→ **Text section**:
»»
- Power type: Steam
- Builder: Baldwin Locomotive Works
- Build date: 1947
- Total produced: 8
- Configuration:: ​
- • Whyte: 2-10-0
- • UIC: 1′E h2
- Gauge: 1,435 mm (4 ft 8+1⁄2 in)
- Driver dia.: 1,450 mm (4 ft 9+1⁄8 in)
- Length:: ​
- • Over beams: 21.287 m (69.84 ft)
- Adhesive weight: 74.0 tonnes (72.8 long tons; 81.6 short tons)
- Loco weight: 85.0 tonnes (83.7 long tons; 93.7 short tons)
- Fuel type: Coal
- Firebox:: ​
- • Grate area: 4.61 m^{2} (49.6 sq ft)
- Boiler pressure: 15 kg/cm^{2} (1.47 MPa; 213 psi)
- Heating surface: 175.5 m^{2} (1,889 sq ft)
- Superheater:: ​
- • Heating area: 56.0 m^{2} (603 sq ft)
««
[Stored items from a collection]
»»
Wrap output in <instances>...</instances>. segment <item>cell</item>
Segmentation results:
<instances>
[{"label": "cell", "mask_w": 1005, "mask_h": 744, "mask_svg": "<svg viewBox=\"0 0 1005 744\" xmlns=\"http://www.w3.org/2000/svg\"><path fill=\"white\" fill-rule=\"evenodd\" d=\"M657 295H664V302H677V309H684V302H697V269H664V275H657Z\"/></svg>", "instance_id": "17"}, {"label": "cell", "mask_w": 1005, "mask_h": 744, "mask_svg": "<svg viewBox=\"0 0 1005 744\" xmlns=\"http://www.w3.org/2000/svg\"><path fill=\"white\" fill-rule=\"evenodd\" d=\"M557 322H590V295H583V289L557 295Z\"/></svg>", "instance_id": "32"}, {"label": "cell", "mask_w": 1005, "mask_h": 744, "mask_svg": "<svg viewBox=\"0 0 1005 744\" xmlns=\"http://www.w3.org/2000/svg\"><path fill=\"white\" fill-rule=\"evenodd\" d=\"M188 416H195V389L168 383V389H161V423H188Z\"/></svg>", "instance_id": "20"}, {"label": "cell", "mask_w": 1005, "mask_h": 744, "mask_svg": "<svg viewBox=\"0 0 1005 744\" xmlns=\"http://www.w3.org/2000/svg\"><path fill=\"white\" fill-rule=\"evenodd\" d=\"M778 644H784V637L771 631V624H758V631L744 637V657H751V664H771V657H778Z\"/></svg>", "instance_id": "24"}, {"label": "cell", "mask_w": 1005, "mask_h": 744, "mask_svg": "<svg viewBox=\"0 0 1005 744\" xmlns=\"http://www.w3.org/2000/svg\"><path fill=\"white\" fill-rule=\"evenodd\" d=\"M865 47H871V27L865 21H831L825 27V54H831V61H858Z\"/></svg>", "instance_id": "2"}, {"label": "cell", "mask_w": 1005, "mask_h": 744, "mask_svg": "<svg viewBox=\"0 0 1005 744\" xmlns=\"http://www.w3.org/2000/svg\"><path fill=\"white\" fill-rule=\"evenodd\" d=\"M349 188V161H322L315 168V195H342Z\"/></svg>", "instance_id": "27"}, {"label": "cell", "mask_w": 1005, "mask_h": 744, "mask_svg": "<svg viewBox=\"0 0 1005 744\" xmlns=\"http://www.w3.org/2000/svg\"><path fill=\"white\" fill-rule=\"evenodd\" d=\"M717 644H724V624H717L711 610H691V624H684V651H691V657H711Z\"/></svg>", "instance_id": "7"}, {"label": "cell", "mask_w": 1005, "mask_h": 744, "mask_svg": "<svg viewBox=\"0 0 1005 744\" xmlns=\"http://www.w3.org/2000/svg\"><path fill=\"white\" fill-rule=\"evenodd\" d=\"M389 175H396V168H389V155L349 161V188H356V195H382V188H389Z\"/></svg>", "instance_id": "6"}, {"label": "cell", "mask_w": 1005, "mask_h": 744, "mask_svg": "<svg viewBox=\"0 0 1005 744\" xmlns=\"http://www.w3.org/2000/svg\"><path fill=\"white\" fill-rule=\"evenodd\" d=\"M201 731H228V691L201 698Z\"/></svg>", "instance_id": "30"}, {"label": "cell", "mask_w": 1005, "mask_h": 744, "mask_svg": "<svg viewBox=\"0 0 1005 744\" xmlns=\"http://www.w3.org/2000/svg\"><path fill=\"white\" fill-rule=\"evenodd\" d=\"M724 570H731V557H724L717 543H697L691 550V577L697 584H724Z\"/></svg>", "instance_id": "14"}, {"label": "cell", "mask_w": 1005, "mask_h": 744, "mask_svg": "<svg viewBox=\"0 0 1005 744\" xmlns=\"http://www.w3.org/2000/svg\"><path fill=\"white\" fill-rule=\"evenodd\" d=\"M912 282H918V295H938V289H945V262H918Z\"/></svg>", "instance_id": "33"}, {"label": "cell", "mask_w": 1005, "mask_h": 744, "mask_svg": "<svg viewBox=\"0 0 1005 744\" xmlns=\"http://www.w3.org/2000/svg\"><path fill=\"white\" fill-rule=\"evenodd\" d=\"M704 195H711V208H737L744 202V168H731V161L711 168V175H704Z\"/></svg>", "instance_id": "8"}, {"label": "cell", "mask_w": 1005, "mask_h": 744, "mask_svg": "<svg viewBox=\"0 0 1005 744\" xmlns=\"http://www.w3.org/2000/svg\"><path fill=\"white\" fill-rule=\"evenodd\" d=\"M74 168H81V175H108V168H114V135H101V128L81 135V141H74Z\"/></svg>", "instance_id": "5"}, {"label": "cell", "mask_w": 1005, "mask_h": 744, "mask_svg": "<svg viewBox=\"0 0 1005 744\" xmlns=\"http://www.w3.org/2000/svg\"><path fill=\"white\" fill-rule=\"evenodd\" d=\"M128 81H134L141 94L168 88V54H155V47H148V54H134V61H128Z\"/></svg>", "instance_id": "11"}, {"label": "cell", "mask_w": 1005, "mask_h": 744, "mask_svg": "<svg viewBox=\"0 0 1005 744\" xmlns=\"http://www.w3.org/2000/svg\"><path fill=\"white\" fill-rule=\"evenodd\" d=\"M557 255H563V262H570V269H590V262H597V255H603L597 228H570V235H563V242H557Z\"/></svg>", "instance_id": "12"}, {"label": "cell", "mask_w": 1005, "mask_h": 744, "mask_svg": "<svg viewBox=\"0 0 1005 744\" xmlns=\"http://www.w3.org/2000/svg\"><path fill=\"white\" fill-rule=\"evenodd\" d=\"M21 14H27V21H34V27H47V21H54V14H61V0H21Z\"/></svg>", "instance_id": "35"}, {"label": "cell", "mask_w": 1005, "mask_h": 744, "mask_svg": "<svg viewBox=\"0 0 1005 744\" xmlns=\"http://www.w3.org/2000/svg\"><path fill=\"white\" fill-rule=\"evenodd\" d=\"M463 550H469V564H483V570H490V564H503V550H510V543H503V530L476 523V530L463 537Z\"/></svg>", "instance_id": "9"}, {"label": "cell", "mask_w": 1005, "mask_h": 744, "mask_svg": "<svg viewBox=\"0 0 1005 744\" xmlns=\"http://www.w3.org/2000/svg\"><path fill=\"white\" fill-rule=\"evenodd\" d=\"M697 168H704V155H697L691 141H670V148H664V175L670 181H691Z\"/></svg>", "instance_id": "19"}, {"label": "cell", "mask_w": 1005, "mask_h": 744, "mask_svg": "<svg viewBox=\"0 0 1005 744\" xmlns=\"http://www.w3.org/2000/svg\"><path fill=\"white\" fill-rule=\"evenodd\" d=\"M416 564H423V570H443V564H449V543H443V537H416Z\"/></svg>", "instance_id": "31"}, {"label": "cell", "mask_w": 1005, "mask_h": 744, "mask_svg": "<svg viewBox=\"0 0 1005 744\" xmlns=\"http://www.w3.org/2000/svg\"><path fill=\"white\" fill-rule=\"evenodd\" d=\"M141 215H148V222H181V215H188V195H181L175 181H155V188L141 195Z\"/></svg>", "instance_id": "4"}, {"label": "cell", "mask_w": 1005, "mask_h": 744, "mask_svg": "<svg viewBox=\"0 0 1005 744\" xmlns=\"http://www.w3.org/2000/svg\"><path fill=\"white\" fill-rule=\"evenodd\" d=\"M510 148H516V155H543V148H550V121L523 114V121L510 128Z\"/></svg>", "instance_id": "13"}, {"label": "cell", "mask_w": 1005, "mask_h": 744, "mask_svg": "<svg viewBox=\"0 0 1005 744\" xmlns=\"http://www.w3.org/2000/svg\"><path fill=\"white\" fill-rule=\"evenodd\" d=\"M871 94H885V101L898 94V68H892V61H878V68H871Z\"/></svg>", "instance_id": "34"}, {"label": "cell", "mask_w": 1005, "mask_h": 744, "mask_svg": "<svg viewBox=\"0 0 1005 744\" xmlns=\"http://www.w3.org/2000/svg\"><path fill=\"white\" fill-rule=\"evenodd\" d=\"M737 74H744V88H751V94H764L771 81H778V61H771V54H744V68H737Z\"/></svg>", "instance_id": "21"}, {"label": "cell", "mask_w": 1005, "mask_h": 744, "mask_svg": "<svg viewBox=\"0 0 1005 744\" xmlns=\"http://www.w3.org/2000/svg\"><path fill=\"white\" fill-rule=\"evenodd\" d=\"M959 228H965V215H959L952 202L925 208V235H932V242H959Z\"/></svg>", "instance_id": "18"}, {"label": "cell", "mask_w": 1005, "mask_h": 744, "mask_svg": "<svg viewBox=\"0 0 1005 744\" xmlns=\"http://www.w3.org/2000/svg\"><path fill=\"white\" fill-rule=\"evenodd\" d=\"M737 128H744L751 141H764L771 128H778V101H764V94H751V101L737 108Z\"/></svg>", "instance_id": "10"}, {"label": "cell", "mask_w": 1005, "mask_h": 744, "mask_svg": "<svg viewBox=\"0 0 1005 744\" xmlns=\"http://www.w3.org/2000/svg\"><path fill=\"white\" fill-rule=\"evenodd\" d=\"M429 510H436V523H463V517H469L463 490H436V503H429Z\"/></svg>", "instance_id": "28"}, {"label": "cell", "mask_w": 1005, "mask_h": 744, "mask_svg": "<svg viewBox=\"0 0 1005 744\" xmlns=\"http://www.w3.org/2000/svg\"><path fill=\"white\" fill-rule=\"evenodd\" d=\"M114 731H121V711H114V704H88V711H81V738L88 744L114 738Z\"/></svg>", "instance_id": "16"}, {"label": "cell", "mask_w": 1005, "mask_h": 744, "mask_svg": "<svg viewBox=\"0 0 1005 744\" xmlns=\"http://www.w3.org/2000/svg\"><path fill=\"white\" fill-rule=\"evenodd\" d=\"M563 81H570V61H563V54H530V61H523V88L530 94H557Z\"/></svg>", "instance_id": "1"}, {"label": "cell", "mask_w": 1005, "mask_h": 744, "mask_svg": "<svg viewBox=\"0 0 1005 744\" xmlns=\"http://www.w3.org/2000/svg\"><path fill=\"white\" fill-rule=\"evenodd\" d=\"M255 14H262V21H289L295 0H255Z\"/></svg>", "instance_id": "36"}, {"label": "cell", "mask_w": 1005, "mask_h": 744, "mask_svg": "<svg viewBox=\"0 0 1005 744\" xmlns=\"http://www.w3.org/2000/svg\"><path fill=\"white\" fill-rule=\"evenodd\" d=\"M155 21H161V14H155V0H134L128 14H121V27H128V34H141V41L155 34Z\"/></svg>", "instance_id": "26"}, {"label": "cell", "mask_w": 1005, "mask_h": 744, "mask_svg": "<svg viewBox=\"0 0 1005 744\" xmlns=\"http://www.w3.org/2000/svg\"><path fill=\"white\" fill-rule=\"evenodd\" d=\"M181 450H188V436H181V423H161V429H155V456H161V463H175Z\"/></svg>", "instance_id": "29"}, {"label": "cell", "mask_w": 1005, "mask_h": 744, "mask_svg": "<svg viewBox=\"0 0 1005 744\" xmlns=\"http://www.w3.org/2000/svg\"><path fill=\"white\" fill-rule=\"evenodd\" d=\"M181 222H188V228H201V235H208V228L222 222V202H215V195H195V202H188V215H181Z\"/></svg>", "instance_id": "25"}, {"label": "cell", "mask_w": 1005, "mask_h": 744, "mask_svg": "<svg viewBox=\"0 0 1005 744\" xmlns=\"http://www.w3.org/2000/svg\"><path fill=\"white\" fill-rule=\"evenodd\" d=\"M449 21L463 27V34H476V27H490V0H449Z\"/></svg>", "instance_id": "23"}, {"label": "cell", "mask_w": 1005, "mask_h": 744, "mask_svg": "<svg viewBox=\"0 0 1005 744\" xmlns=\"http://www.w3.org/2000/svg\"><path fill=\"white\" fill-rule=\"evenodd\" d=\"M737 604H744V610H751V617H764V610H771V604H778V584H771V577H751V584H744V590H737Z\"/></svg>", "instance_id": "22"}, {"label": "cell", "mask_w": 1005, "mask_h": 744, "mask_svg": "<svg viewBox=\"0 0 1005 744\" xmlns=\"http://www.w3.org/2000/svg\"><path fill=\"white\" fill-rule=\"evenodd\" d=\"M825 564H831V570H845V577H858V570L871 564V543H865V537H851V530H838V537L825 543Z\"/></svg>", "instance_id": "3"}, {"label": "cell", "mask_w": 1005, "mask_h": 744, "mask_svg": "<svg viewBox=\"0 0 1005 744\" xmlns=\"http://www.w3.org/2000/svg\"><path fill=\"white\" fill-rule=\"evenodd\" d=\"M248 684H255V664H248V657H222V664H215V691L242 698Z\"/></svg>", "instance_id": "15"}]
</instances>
««
→ **Work to complete**:
A - List every entry in the locomotive specifications whose value is given in square meters, along with that value.
B - Repeat the locomotive specifications word for word, from "- Loco weight: 85.0" up to and including "MPa; 213 psi)".
C - Proceed with the locomotive specifications from the point where they stop.

→ **Answer set**:
A -
- Grate area: 4.61 m² (49.6 sq ft)
- Heating surface: 175.5 m² (1,889 sq ft)
- Superheater heating area: 56.0 m² (603 sq ft)

B -
- Loco weight: 85.0 tonnes (83.7 long tons; 93.7 short tons)
- Fuel type: Coal
- Firebox:: ​
- • Grate area: 4.61 m^{2} (49.6 sq ft)
- Boiler pressure: 15 kg/cm^{2} (1.47 MPa; 213 psi)

C -
- Cylinders: Two, outside
- Cylinder size: 533 mm × 711 mm (21 in × 28 in)
- Operators: SEK
- Number in class: 991–998

= SEK class Λγ =

SEK (Sidirodromoi Ellinikou Kratous, Hellenic State Railways) Class Λγ (or Class Lg; Lambda-gamma) is a class of eight 2-10-0 steam locomotives purchased in 1947 from Baldwin Locomotive Works.

They were given the class letters "Λγ" and numbered 991 to 998.